"Shadow Dancing" is a disco song performed by English singer-songwriter Andy Gibb. The song was released in April 1978 as the lead single from his second studio album of the same name. The song reached number one for seven weeks on the Billboard Hot 100 in 1978.  Albhy Galuten (who also produced this song) arranged the song with Barry Gibb. While Andy Gibb would have three more Top 10 hits in the U.S., this would be his final chart-topping hit in the United States. The song became a platinum record.

Song development
The song was written by Andy and his brothers (Barry, Maurice and Robin Gibb) in Los Angeles, while the trio of brothers were working on the film Sgt. Pepper's Lonely Hearts Club Band.  "And one night," Andy would recall, "while we were relaxing, we sat down and we had to start getting tracks together for the album" (also titled Shadow Dancing, which would eventually hit #7 on the U.S. album charts). "So we literally sat down and in ten minutes, we had a group going, (singing) the chorus part.  As it says underneath the song, we all wrote it, the four of us."

Release
According to Billboard's Book Of Number One Hits, Gibb became the first solo artist in the history of the U.S. pop charts to have his first three singles hit the number-one spot.

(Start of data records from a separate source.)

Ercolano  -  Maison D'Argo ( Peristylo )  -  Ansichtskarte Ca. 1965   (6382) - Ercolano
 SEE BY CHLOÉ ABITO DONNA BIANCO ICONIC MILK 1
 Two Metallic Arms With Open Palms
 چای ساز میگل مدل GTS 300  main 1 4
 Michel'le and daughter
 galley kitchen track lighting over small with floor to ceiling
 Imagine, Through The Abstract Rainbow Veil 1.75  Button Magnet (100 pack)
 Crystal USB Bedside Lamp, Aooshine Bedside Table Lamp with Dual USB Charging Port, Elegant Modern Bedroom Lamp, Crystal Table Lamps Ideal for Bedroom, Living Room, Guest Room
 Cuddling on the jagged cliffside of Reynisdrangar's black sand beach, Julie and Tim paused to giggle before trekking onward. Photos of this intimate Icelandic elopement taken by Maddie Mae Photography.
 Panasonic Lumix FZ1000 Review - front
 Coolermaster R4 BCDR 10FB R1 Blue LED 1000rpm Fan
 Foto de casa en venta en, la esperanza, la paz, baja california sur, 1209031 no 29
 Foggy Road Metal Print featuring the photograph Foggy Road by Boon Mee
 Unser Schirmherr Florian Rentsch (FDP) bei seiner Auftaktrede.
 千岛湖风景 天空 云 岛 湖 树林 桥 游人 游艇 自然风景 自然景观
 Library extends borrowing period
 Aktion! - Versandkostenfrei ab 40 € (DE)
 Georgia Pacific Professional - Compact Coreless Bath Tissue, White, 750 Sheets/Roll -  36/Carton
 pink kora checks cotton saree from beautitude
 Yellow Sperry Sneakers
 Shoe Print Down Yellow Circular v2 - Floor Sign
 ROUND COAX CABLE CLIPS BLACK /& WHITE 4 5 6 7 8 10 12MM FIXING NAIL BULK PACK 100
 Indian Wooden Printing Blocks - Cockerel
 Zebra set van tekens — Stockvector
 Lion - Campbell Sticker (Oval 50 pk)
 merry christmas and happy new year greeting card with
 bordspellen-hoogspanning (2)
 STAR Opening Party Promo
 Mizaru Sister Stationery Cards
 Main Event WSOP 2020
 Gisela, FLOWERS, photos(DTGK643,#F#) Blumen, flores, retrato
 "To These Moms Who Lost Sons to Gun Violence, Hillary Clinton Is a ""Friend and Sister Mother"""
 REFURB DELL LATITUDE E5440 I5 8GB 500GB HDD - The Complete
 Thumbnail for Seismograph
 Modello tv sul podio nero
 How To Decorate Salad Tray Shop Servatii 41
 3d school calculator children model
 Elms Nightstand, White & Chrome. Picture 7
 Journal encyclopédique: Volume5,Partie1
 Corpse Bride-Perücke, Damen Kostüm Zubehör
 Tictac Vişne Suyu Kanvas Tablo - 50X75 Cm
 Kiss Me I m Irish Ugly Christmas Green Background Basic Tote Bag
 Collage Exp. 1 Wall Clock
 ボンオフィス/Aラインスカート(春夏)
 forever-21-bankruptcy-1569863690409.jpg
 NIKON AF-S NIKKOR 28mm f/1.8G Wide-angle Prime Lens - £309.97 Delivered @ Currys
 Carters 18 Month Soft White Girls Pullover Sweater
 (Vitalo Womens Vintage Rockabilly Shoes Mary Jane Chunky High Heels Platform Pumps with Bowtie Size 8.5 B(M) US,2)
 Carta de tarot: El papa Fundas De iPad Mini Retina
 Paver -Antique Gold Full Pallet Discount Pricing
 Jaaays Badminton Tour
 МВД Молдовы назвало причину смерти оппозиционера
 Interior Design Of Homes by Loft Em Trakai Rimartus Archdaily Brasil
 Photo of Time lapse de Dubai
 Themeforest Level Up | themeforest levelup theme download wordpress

It remained in the top spot for seven straight weeks from 17 June to 29 July 1978, keeping "Baker Street" by Gerry Rafferty from reaching the top spot. On 5 August it was replaced by The Rolling Stones with their hit "Miss You." Additionally, "Shadow Dancing" was listed by Billboard as being the number one single of 1978.  The song peaked at number eleven on the soul chart and sold 2.5 million copies in the United States alone.  Cash Box particularly praised the "solid arrangement of strings, horns, [and] disco-funk guitar work."  Record World predicted that "this rather hushed dance record should be [Gibbs'] third straight hit."

The single had three different B-sides. The US version's "Let It Be Me" and the European version's "Too Many Looks In Your Eyes" were both from Gibb's previous album Flowing Rivers, while the Italian release featured "Fool for a Night" from the Shadow Dancing album.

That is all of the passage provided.